Industrial power supplies, power converters, and complementary power components for automated operations include electrical as well as electronic components that …

• Accept electrical power from utility-company mains or intermediate power components
• Employ transformers to change the electricity’s voltage — as well as rectifiers for dc output if applicable
• Condition the electricity — and address the issues of voltage surges and electromagnetic interference or EMI
• Regulate the voltage through any mains supply or load variations
• Send the power (now in more usable currents, frequencies, and voltages) still onward to the disparate settings and machines they serve
• In some cases, power supplies that are uninterruptible (UPSs) store power in case of utility grid blackouts
• Stand at the ready to cut power if there’s a fault

Industrial applications have widely varied power needs. Uses of ac power abound, but most industrial equipment and hardware employs dc power. Of course, utility power upon which automated facilities run is generated and supplied as ac. So this alternating current is accepted by components called power supplies that convert the power to direct current … and then shape it for use by other industrial components in the installation.

The three major power-supply types include unregulated, linear, and switching — and these use various operating principles. But switching power supplies are most common in industrial applications; the other power-supply types are rare or (for many applications) obsolete. Switching (switch-mode) power supplies or SMPSs are preferred for their small size and high efficiency, even to 80% and beyond. Their formats abound … though the most widely used are DIN rail-mounted.

########################################

Direction 1 –
According to the passage on industrial power supplies, which power-supply type is most common in industrial applications?

(Records of questions about scenes)

########################################

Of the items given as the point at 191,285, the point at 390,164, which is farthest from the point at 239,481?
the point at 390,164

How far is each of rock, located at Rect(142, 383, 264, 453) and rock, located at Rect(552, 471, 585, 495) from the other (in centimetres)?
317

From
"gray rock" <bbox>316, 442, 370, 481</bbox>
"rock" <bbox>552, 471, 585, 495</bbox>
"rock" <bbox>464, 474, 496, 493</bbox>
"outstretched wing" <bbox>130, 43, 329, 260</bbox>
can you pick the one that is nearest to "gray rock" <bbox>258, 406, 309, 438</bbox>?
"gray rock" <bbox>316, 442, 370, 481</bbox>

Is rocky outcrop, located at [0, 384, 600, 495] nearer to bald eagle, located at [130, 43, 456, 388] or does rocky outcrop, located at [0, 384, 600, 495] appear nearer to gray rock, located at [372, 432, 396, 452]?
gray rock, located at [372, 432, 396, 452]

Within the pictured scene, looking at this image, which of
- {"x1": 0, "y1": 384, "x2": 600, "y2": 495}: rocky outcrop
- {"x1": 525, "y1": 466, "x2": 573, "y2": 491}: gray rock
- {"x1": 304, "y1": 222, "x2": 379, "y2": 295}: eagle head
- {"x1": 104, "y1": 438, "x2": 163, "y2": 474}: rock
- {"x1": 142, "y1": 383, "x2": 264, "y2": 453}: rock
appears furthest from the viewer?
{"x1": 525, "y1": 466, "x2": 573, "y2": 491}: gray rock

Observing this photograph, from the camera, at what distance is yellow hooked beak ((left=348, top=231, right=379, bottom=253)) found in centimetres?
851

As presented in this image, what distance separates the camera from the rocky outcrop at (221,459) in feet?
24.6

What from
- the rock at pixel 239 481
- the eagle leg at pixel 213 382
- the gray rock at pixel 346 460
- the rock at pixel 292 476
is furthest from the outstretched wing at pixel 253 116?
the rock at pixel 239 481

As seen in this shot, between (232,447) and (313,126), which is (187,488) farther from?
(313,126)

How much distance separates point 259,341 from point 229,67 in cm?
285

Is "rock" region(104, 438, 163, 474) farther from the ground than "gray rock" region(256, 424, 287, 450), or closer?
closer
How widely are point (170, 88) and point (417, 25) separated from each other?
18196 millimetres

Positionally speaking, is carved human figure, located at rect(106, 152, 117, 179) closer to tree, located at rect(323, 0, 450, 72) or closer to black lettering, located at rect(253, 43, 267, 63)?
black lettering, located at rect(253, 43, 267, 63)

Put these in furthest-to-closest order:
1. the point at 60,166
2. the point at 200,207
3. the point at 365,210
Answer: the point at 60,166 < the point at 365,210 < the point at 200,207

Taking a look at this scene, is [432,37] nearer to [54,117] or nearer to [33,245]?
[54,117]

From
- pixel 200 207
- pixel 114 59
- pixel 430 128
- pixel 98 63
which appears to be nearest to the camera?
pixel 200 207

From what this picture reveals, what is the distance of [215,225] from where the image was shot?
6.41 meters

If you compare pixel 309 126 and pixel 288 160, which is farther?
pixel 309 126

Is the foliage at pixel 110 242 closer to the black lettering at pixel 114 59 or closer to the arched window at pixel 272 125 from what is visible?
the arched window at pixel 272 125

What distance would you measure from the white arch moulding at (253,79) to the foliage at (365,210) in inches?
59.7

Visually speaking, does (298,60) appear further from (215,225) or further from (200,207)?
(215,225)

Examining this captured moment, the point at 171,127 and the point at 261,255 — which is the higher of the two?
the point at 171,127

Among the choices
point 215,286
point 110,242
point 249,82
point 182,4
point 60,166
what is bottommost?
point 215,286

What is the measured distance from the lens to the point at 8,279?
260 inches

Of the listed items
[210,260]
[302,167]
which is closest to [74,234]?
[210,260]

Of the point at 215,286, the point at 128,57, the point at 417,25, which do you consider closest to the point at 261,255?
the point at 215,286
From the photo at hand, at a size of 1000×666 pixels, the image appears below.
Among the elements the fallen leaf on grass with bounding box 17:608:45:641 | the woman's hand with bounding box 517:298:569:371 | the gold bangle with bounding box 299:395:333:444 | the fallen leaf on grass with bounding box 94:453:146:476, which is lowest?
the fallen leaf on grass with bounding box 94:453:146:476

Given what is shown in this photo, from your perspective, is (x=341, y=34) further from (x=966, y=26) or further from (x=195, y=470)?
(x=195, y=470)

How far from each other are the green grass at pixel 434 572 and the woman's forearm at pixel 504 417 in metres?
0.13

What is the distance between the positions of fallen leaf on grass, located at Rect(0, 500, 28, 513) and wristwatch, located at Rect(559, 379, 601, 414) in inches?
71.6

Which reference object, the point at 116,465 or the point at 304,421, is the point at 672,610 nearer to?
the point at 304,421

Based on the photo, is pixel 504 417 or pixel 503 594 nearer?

########################################

Direction 2 –
Identify each line of the records that contains the word "other", and copy those lines.

Correct answer 1 –
Switching (switch-mode) power supplies are the most common.

Correct answer 2 –
How far is each of rock, located at Rect(142, 383, 264, 453) and rock, located at Rect(552, 471, 585, 495) from the other (in centimetres)?
How widely are point (170, 88) and point (417, 25) separated from each other?
How far from each other are the green grass at pixel 434 572 and the woman's forearm at pixel 504 417 in metres?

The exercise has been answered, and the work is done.